Jack Becker, as conductor of his Adelaide Drum and Fife Band and the Adelaide Boys Military Band (in nautical mode, at right), in the elaborate scarlet uniform he adopted in the mode of Harold Hill from Meredith Willson's musical The Music Man.
Jack Becker became The Music Man of Adelaide in the 1930s. The Becker story had parallels with the plot of Meredith Willson’s 1950s The Music Man where hustler salesman Harold Hill charmed a midwestern American town into buying instruments and uniform for a boys band he promised to teach – without formal musical training.
While Harold Hill sold a vision of 76 trombones leading the big parade, Becker did deliver on giving the Adelaide what was reputed to be the world’s biggest boys’ military band. Also withourt formal musical training, Becker also started the Adelaide College of Music – more like the “Adelaide college of popular music” under his control – that continued into early 1960s with an enrolment of almost 10,000 pupils, either in the city or 171 branches and subbranches in the suburbs.
Becker moved on from the college in the late 1940s to other ventures – often controversial. But, by the 1950s, his wealth had hit a million pounds – a huge sum in that era. With his wife, Becker was an avid social climber, winning honours such as being made a fellow of the Australian Academy of Science and, in 1962, made a knight (to recognise a $100,000 donation to the academy, increased to $200,000 in 1961). Jack Becker became Sir Jack Ellerton Becker.
Becker’s pursuit of status with wealth involved changing the tune of his actual background. He was born in 1904 at his parents’ modest house, called “Ellerton”, in the Adelaide suburb of North Unley.
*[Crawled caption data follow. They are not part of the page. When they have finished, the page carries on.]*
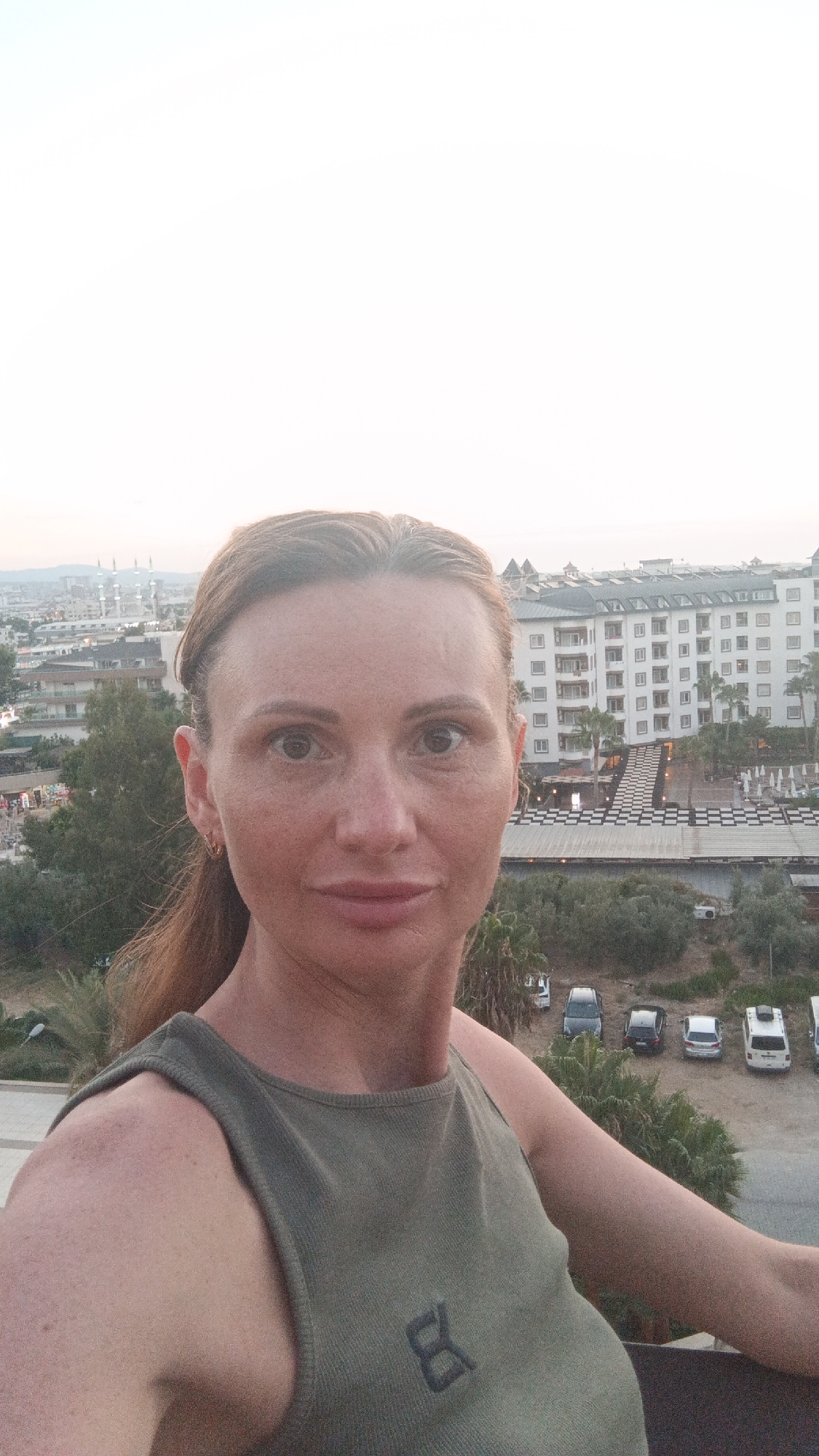 A woman with light skin and brown hair pulled back is taking a selfie from a high vantage point. She is wearing a sleeveless, olive-green tank top with a black logo on the left chest. Her expression is neutral. In the background, a city skyline is visible, featuring low-rise buildings and several minarets, characteristic of Alanya, Turkey. A large, white resort-style building with multiple floors and balconies is prominent on the right. Below the resort, there are palm trees, an outdoor seating area with checkered flooring, and a parking lot with several cars. The sky is overcast and pale. The overall scene suggests an urban environment in Alanya, Turkey, during daylight hours, possibly late afternoon or early evening due to the soft light.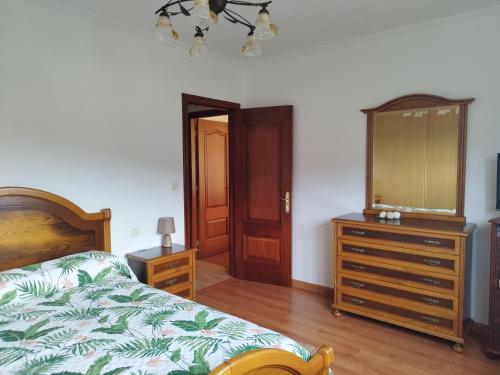 Ένα ή περισσότερα κρεβάτια σε δωμάτιο στο Casa A Peneda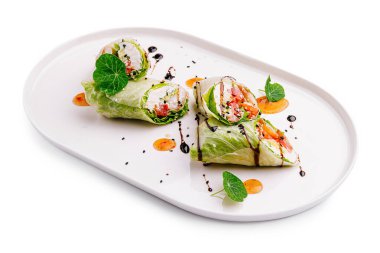 Taze malzemelerle dolu lezzetli sebze dürümleri gösterişli beyaz bir tabakta sanatsal olarak düzenlenir. Garnitürler sunuma renk ve tat katar. Mutfak zevkini gözler önüne serer..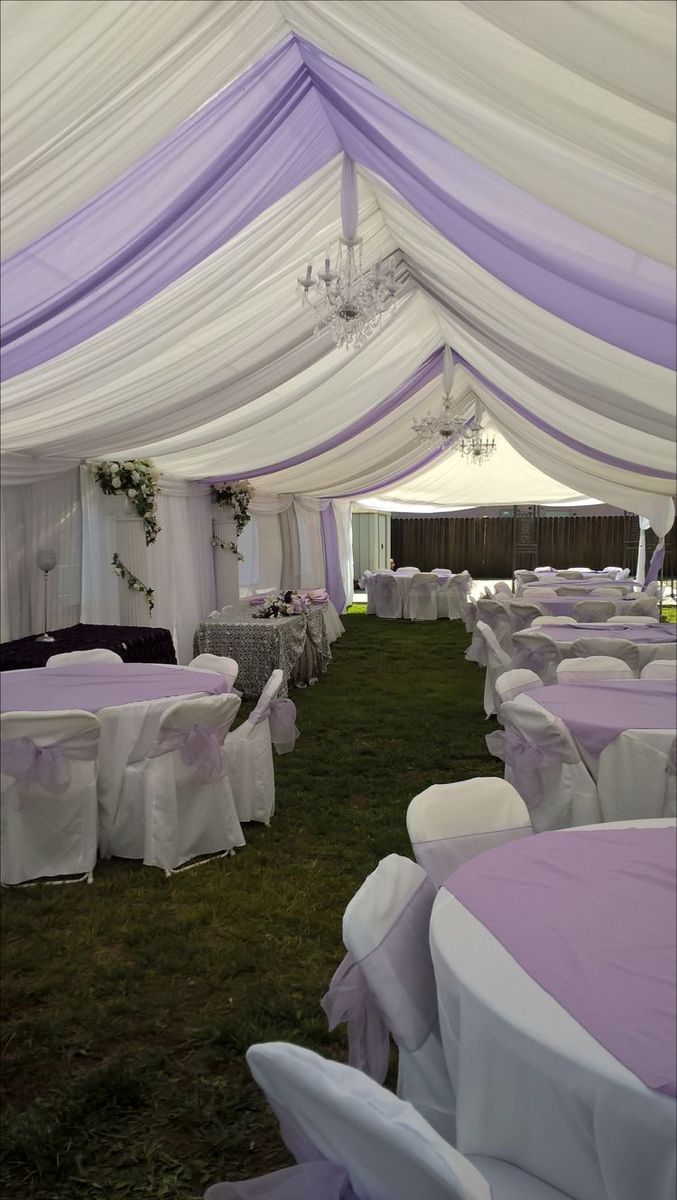 the inside of a tent with white and purple linens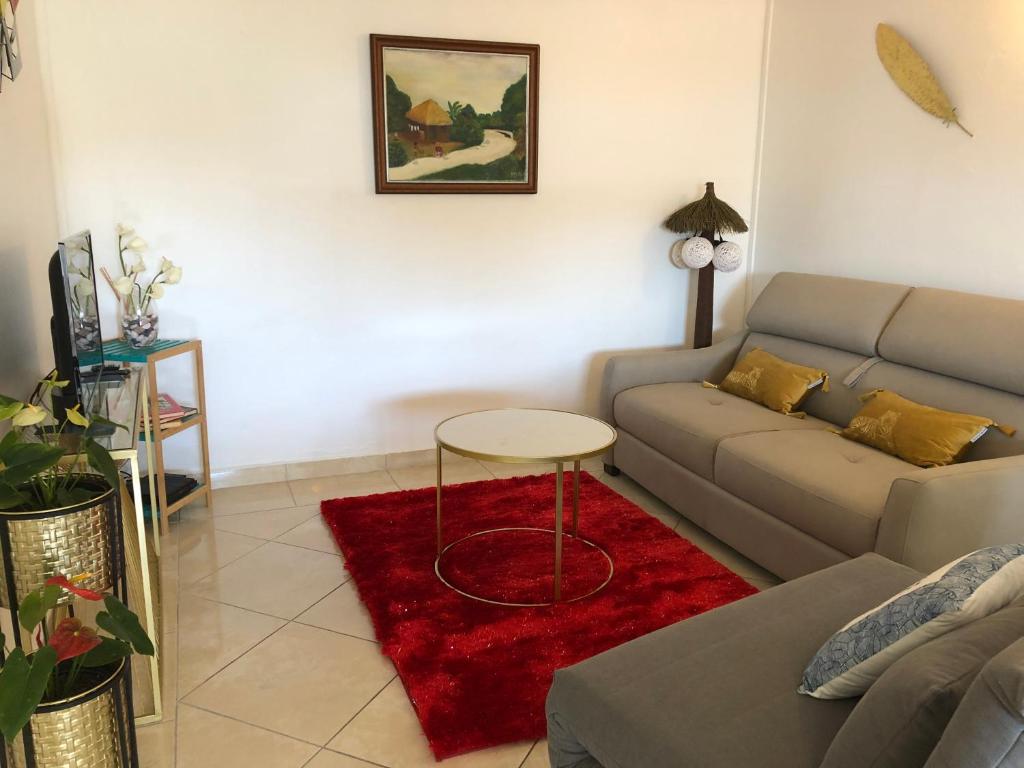 - un salon avec un canapé et un tapis rouge dans l'établissement Chez Laurenn, à Le Carbet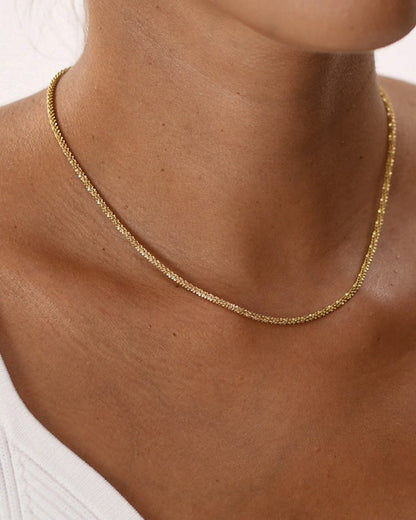 Cadena rizada en acero baño oro 18K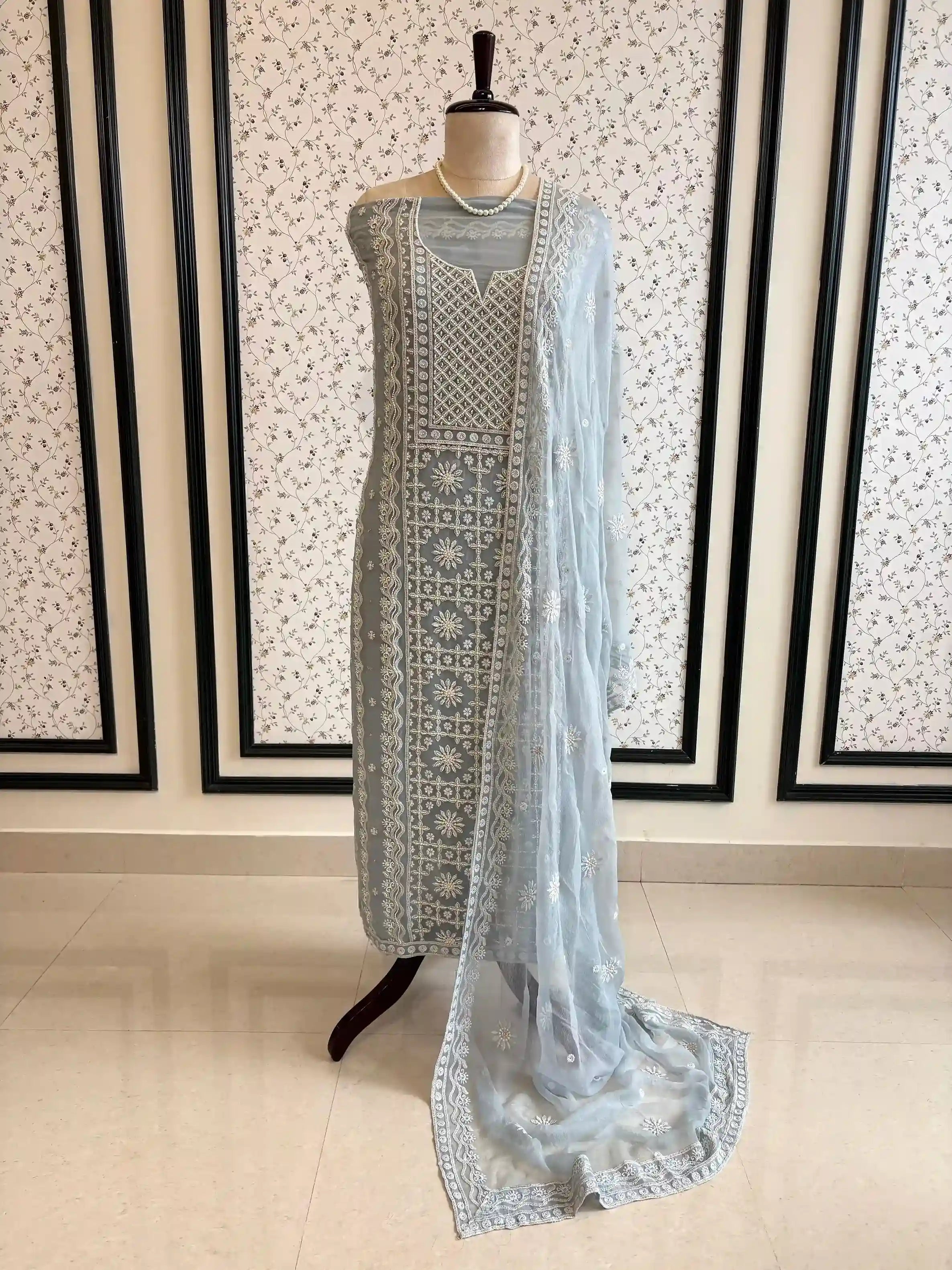 Powder blue georgette suit with moti highlighting and chiffon dupatta – embroidered festive ethnic wear for weddings and formal occasions.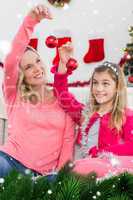 Composite image of festive mother and daughter smiling at camera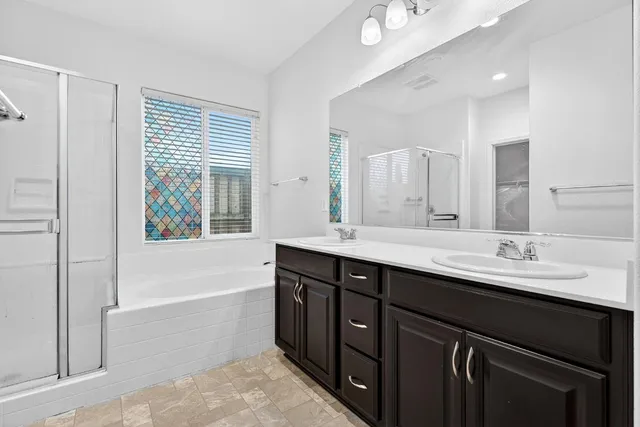 a bathroom with a tub double sink window and mirror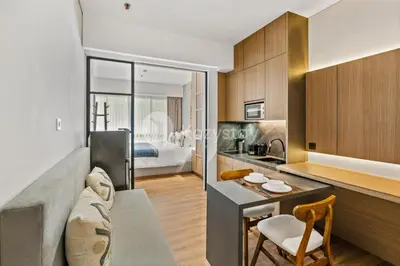 a kitchen and living room with a couch and a table at Calira by Kozystay - Nusa Dua in Nusa Dua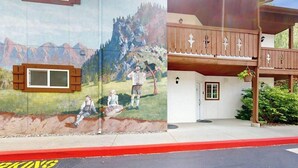 A building with a mural depicting a rural scene, a wooden balcony, and a red curb indicating a parking area. - Downtown Studio 1st-Floor - Icicle Village Resort (Leavenworth)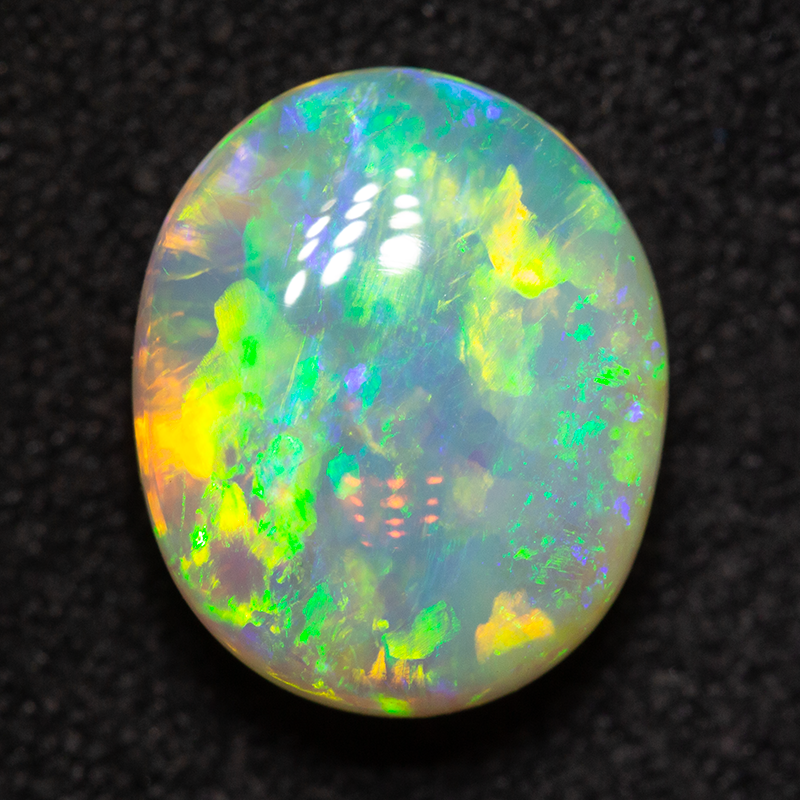 3.85 ct double-sided crystal opal 11.1x9.2x5.6mm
His father was a clerk with carriers H. Graves & Co.– not, as he widely claimed, a “leading city accountant”. Nor had Becker, as he had convinced some at the academy, had he attended Unley High School and spent five years studying science at Adelaide University.
He glossed over a possible German heritage by telling reporters that his grandparents were English or Scottish and one journalist turned Becker’s wife working-class background into being from Tasmanian landed gentry.
What was true about Becker was drive for money and his unusual capacity for charming people and inspiring confidence.